[EXTRACT TO READ]
━━━━━━
Directing multicellular organization by varying the aspect ratio of soft hydrogel microwells

Multicellular organization with precise spatial definition is an essential step in a wide range of biological processes, including morphogenesis, development, and healing. Gradients and patterns of chemoattractants are well-described guides of multicellular organization, but the influences of three-dimensional geometry of soft hydrogels on multicellular organization are less well defined. Here, we report the discovery of a new mode of self-organization of endothelial cells in ring-like patterns on the perimeters of hydrogel microwells that is independent of protein or chemical patterning and is driven only by geometry and substrate stiffness. We observe quantitatively striking influences of both the microwell aspect ratio ({varepsilon} = perimeter/depth) and the hydrogel modulus. We systematically investigate the physical factors of cells and substrates that drive this multicellular behavior and present a mathematical model that explains the multicellular organization based upon balancing extracellular and cytoskeletal forces. These forces are determined in part by substrate stiffness, geometry, and cell density. The force balance model predicts the direction and distance of translational cell migration based on the dynamic interaction between tangential cytoskeletal tension and cell-cell and cell-substrate adhesion. We further show that the experimental observations can be leveraged to drive customized multicellular self-organization. Our observation of this multicellular behavior demonstrates the importance of the combinatorial effects of geometry and stiffness in complex biological processes. It also provides a new methodology for direction of cell organization that may facilitate the engineering of bionics and integrated model organoid systems.
━━━━━━
[PROVIDED DATA]

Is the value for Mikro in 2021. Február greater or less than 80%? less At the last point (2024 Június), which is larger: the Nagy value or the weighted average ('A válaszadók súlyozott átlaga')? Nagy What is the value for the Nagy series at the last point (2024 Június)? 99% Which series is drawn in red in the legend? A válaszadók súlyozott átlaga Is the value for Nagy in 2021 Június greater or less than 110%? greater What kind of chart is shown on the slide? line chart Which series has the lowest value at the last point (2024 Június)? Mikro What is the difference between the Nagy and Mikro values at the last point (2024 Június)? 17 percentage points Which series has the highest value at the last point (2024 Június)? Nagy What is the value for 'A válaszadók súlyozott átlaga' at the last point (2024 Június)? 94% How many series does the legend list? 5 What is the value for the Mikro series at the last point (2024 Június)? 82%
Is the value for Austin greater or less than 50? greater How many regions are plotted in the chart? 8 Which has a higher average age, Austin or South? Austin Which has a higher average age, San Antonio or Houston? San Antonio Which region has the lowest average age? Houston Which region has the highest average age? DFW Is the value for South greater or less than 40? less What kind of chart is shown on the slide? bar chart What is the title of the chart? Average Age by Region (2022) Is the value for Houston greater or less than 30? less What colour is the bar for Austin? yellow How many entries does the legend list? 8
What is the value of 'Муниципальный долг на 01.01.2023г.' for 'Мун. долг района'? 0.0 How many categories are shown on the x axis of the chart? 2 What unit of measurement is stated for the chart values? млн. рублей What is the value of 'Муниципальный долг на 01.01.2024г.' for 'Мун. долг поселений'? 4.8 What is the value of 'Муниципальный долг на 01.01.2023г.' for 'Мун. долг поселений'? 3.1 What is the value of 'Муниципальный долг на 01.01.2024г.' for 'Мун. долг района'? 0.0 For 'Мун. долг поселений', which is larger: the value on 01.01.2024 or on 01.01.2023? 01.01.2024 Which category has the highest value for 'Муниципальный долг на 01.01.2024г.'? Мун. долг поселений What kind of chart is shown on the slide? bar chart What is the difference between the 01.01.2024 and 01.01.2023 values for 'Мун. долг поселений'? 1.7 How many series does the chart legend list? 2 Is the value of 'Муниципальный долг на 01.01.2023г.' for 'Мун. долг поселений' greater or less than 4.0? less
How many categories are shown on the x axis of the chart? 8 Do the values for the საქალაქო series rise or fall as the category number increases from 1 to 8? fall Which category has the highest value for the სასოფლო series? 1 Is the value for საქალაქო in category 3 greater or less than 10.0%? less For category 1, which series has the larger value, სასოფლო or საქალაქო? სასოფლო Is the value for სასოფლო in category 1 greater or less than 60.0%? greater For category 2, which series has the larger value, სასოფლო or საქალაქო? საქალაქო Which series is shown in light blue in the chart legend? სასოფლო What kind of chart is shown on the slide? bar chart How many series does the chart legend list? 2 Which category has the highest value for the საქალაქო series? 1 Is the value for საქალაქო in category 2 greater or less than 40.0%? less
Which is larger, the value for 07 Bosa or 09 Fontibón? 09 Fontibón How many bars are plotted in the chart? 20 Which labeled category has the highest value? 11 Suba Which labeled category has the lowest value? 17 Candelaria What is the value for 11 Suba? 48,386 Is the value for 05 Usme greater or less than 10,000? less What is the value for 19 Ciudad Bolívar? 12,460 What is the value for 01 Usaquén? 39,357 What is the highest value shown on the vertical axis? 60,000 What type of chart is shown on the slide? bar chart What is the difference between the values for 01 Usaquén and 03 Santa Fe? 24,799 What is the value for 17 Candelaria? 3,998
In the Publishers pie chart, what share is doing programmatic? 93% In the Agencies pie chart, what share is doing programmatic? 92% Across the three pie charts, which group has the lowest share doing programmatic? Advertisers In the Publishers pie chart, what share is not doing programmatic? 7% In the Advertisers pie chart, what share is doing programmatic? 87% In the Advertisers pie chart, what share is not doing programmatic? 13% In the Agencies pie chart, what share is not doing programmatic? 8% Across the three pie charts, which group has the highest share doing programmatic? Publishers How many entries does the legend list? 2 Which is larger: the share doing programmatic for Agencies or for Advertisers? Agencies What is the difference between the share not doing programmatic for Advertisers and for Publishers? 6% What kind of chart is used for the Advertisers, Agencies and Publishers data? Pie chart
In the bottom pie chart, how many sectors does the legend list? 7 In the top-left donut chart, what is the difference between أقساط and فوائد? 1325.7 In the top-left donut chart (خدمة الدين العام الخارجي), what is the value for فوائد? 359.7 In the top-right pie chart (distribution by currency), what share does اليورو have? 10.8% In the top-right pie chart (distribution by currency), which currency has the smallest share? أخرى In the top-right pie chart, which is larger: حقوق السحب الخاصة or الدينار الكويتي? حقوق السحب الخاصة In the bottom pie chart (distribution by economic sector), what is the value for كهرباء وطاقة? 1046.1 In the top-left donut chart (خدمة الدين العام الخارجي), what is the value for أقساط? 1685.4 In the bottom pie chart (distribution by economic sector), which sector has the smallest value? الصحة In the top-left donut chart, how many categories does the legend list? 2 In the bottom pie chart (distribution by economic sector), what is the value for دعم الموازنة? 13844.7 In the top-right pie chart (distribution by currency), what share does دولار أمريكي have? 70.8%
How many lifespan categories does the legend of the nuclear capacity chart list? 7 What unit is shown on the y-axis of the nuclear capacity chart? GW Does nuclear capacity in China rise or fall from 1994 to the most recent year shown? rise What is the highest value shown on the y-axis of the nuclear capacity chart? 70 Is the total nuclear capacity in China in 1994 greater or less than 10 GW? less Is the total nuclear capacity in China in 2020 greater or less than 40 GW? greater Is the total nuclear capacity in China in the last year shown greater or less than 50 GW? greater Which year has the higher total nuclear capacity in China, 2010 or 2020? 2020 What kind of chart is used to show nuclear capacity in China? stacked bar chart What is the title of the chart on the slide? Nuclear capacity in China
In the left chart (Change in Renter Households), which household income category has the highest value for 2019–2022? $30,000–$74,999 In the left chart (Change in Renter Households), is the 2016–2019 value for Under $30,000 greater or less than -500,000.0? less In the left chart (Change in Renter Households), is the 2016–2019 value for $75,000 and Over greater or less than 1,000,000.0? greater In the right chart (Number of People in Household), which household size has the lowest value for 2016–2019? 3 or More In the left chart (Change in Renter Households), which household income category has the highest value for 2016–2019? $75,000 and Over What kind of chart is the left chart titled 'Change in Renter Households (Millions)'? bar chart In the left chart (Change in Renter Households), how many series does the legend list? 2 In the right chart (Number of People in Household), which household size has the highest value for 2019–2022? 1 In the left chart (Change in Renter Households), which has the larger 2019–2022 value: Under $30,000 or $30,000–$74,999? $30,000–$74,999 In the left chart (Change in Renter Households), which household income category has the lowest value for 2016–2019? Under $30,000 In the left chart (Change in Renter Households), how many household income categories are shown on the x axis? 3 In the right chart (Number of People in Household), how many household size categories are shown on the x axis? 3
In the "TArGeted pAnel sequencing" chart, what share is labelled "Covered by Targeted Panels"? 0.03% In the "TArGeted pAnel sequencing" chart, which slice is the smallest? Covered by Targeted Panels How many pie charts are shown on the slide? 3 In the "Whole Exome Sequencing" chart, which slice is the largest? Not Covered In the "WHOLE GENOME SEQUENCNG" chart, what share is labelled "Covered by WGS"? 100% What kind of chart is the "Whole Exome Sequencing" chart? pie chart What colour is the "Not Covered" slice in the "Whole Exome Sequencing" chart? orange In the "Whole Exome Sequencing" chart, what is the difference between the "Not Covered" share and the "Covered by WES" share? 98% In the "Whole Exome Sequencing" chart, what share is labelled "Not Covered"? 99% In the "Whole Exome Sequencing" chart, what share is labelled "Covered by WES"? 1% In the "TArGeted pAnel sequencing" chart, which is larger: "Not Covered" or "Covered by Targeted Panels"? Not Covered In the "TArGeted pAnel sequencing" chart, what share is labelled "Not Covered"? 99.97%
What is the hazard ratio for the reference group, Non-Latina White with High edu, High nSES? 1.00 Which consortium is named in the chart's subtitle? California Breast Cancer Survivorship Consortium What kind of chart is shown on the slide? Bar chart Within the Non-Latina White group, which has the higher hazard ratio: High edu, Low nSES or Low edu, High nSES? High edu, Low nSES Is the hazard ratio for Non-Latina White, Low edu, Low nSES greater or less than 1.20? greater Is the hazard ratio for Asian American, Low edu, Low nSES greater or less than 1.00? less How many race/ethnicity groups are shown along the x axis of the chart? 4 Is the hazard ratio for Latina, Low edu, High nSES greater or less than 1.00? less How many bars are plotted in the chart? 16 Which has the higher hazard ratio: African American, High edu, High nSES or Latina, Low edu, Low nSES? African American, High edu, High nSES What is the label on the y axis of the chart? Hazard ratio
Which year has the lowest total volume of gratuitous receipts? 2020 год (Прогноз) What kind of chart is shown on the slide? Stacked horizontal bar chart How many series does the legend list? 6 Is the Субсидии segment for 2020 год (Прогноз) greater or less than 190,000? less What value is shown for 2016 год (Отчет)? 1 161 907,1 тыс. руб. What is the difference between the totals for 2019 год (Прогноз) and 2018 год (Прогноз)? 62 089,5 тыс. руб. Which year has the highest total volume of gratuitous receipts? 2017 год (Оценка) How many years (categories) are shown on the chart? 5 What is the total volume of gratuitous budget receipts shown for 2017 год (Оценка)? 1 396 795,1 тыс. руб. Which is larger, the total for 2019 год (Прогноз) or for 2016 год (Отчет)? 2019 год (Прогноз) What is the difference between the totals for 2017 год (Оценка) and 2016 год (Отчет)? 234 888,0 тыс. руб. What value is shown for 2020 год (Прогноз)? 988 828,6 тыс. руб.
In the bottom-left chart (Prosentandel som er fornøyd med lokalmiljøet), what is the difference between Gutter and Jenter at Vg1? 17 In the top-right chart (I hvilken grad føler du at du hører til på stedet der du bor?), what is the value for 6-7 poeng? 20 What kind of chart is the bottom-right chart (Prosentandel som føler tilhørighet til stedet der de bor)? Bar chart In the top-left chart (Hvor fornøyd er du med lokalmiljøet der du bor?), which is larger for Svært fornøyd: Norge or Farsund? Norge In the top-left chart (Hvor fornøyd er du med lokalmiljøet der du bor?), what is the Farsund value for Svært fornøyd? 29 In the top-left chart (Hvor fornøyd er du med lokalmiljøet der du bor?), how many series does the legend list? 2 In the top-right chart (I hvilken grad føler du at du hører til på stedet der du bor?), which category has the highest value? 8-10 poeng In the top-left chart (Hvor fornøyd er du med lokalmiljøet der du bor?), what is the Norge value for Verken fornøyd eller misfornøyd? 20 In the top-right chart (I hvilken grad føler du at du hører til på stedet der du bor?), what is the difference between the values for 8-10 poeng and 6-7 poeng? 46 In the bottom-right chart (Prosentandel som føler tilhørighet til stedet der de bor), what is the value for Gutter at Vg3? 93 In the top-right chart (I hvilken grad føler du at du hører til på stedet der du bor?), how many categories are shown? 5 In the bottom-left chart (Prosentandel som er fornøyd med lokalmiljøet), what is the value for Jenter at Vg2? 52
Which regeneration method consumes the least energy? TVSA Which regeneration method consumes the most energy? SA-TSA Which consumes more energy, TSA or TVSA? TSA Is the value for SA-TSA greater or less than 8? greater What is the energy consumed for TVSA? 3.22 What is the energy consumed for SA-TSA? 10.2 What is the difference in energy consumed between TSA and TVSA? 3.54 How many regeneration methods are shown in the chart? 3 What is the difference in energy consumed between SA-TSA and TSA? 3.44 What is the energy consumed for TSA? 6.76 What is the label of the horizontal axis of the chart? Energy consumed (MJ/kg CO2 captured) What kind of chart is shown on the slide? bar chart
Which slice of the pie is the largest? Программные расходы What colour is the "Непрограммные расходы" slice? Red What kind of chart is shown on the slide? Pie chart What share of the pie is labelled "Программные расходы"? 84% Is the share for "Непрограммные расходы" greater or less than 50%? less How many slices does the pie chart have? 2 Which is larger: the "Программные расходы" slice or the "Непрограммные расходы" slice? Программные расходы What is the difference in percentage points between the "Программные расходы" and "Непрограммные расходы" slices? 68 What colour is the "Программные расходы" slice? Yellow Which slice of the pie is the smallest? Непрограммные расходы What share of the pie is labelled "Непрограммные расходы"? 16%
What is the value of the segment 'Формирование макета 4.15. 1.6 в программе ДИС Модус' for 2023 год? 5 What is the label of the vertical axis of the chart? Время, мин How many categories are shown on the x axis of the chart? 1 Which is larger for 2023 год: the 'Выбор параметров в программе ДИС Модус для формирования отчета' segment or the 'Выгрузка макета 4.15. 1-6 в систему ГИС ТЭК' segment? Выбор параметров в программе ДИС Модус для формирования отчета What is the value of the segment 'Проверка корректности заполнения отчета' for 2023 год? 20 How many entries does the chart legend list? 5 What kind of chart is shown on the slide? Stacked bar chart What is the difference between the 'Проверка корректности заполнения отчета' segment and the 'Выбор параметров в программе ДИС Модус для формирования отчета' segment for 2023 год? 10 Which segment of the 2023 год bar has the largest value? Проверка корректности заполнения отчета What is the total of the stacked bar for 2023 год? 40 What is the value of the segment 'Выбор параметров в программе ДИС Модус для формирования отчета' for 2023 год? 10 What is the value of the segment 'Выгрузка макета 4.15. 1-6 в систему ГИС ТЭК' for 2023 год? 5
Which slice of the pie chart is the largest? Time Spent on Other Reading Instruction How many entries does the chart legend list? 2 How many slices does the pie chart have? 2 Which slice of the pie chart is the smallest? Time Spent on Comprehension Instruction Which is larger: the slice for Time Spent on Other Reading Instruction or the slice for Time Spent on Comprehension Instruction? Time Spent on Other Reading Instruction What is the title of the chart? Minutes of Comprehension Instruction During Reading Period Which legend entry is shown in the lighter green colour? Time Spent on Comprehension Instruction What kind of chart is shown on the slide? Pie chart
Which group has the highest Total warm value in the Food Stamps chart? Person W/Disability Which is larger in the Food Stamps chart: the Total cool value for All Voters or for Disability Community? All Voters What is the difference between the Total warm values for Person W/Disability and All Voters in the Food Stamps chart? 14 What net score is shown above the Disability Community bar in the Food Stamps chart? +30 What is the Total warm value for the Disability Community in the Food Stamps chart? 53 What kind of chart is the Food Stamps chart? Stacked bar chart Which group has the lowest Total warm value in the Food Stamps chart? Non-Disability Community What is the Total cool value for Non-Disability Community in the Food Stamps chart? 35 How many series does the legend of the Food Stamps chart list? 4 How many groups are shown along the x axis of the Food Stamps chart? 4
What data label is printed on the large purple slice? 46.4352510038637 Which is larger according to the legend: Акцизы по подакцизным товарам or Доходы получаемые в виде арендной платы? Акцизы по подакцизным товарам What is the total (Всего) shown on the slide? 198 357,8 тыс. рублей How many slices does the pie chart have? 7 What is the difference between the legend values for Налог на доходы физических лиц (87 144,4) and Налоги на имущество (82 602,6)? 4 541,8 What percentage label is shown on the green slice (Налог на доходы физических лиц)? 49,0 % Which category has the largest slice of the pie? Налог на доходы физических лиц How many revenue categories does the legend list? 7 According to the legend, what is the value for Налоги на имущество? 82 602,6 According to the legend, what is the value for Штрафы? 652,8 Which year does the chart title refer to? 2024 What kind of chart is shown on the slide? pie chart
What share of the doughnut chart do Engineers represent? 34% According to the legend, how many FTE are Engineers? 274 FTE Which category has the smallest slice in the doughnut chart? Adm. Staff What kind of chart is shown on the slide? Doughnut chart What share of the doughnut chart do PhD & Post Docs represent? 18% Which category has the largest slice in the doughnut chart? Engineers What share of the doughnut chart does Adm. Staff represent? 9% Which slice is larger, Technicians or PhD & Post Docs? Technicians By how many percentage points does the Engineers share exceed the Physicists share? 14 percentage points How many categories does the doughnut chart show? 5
━━━━━━
[EXERCISE SET]
(1) Condense the abstract on hydrogel microwells into two sentences.
(2) Using the abstract on hydrogel microwells, answer each question below.
(a) How is the microwell aspect ratio defined?
(b) Which three factors partly determine the extracellular and cytoskeletal forces in the model?
(c) Which biological processes are given as examples in which multicellular organization is an essential step?

[ANSWERS BELOW]
(1) Endothelial cells were found to self-organize in ring-like patterns on the perimeters of hydrogel microwells, a behavior independent of protein or chemical patterning, driven only by geometry and substrate stiffness, and strongly influenced by both the microwell aspect ratio and the hydrogel modulus. A mathematical model based on balancing extracellular and cytoskeletal forces explains this organization and predicts the direction and distance of translational cell migration, and the observations can be leveraged to drive customized multicellular self-organization.

(2)
(a) As perimeter divided by depth.
(b) Substrate stiffness, geometry, and cell density.
(c) Morphogenesis, development, and healing.